Have you ever been to Kazakhstan?

“Yes, three times. I only have been to Almaty and therefore it is the only city that I have some idea of. I very much liked the culture, tactfulness and diligence of most of the people I met. However, I was surprised at people’s lack of confidence in democratic institutions and their sceptical attitude towards elections: ‘we will not vote because all elections are rigged.’ What struck me as well was the fact that the authorities are treated as something divine. In Ukraine it is absolutely the opposite. We are convinced that officials are our political representatives and must serve us, just like waiters in a café: they should be perfectly aware of their responsibilities and honest with the bills (laughs).”

What is your opinion, as a representative of the civic society, of the notorious case of oppositionist banker, Mukhtar Ablyazov? Ukraine’s previous authorities applied for his extradition. According to Ukrainian and French media, the Kazakh lobby associates Ablyazov with trumped-up cases concerning large-scale economic crimes. Although the case has been ongoing for nearly a year, the Ukrainian party have never adduced any evidence to implicate Ablyazov. However, this June, Ukraine and Russia submitted a joint application for the extradition of the Kazakh oppositionist. Don’t you think that the new administration should start with transparency regarding such activities?
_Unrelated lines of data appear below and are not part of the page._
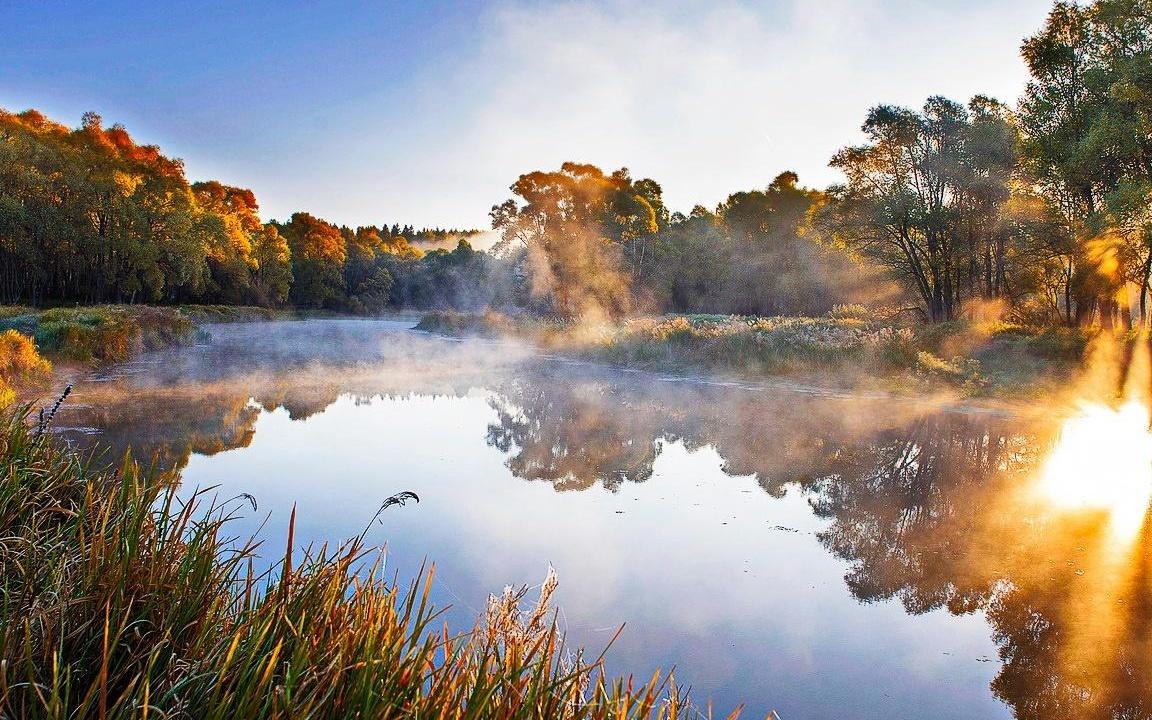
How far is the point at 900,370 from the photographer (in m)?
13.2

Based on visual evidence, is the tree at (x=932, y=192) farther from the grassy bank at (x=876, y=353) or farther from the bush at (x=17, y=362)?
the bush at (x=17, y=362)

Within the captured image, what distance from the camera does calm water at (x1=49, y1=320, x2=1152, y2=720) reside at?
331 cm

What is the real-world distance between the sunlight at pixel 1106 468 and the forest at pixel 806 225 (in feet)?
26.5

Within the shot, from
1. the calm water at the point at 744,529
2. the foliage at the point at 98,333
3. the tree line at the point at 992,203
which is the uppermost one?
the tree line at the point at 992,203

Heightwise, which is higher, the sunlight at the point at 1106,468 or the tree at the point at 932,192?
the tree at the point at 932,192

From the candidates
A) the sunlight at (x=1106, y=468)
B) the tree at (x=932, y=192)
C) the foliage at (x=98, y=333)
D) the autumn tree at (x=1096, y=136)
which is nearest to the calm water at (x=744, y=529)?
the sunlight at (x=1106, y=468)

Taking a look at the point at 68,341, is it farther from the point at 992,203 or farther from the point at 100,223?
the point at 992,203

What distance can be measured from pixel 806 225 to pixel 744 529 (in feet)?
122

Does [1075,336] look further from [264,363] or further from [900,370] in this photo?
[264,363]

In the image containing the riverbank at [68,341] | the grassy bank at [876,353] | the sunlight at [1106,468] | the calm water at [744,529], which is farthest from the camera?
the grassy bank at [876,353]

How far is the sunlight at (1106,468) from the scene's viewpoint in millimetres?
5762

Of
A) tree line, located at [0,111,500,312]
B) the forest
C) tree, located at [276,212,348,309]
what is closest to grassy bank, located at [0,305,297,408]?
tree line, located at [0,111,500,312]

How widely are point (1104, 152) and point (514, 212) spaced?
74.9 feet

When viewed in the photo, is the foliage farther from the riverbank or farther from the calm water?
the calm water
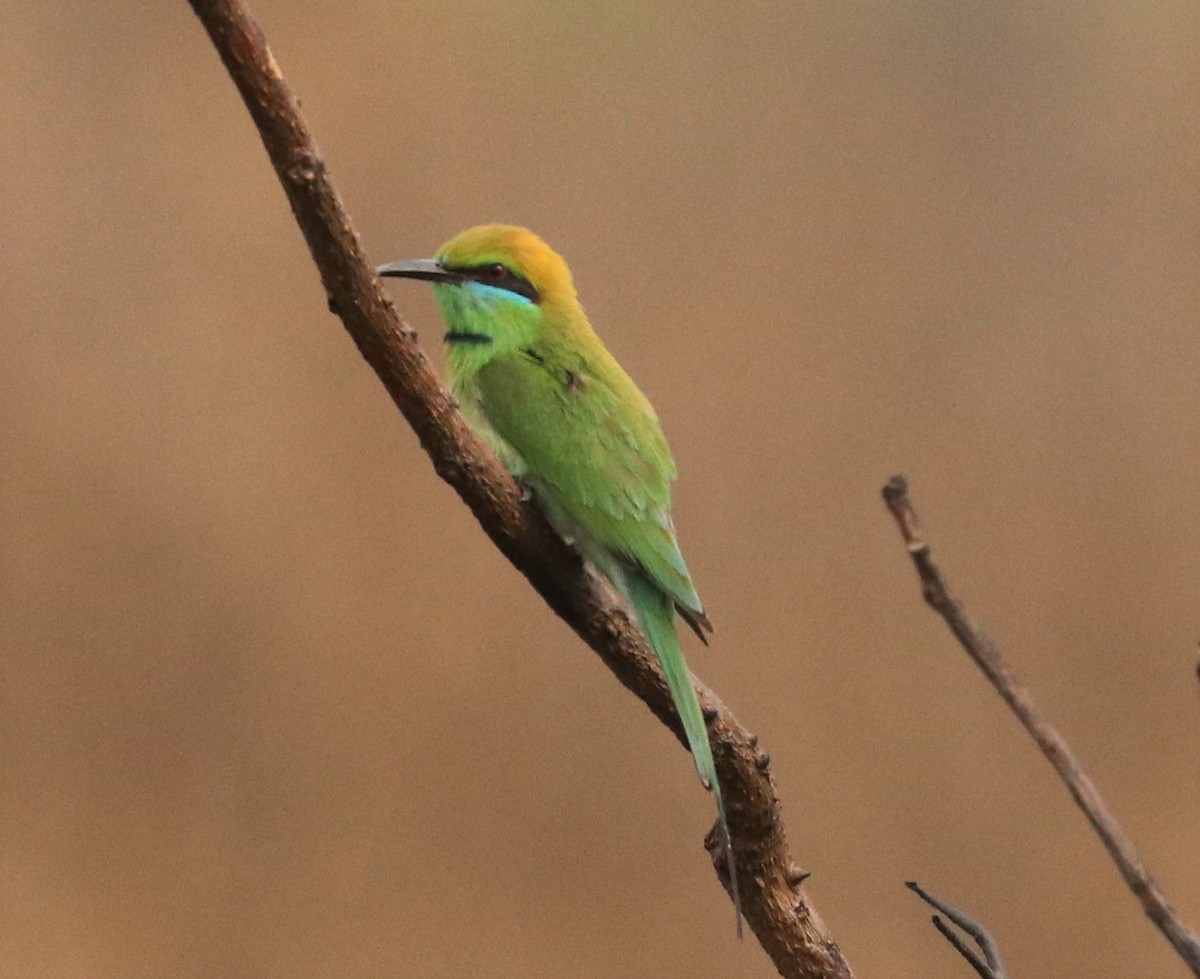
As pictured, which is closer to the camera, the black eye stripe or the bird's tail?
the bird's tail

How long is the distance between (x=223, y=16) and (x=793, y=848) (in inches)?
82.3

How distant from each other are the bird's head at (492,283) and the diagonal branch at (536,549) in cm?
25

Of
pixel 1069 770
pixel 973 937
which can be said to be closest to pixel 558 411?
pixel 973 937

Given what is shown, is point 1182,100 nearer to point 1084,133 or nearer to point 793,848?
point 1084,133

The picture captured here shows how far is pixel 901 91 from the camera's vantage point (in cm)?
283

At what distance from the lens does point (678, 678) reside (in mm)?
1205

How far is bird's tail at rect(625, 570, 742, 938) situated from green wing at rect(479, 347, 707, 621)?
2 centimetres

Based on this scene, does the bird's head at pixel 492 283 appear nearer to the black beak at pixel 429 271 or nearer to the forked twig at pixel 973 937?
the black beak at pixel 429 271

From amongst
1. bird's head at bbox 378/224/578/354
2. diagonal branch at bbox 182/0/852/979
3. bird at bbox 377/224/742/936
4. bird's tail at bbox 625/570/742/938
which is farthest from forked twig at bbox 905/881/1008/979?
bird's head at bbox 378/224/578/354

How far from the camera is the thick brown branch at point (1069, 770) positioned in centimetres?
47

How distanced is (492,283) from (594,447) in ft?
0.68

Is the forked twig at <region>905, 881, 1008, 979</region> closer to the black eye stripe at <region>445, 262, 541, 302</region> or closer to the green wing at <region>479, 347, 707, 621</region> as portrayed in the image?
the green wing at <region>479, 347, 707, 621</region>

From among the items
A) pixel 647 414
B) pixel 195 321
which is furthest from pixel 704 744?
pixel 195 321

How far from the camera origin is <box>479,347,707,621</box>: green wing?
4.50ft
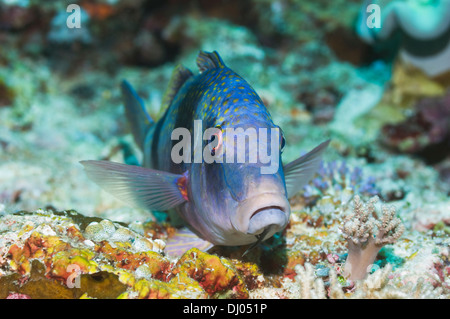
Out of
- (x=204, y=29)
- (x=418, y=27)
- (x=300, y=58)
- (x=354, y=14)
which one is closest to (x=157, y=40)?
(x=204, y=29)

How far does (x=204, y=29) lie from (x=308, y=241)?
20.9 feet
“I am very sorry to hear that we keep assisting in persecutions. Maidan stood up for freedom. The new incumbents (including the top law enforcement officers) must choose a course aimed at the expansion of liberties rather than assist repressions, especially abroad. I believe we will be able to change it (including the policy pursued by the interior minister).”

Are the new Ukrainian leaders aware that such actions involve the country in new international scandals?

“Frankly, I can hardly imagine what the Interior Ministry’s motives are. In my opinion, the minister either does not understand what is going on, or this is blatant betrayal of Maidan’s principles. It is a shame for Ukraine to be involved in something like this.”

If your Committee gets hold of documents implicating Ukrainian officials in such a corrupt scheme, are you prepared to propose lustration for all Ukrainian citizens involved in the Ablyazov case?

By all means, we believe that individuals who compromised themselves through involvement in illegal persecutions, especially in other countries, may not represent the Ukrainian state. We will make sure they will never work in the government.”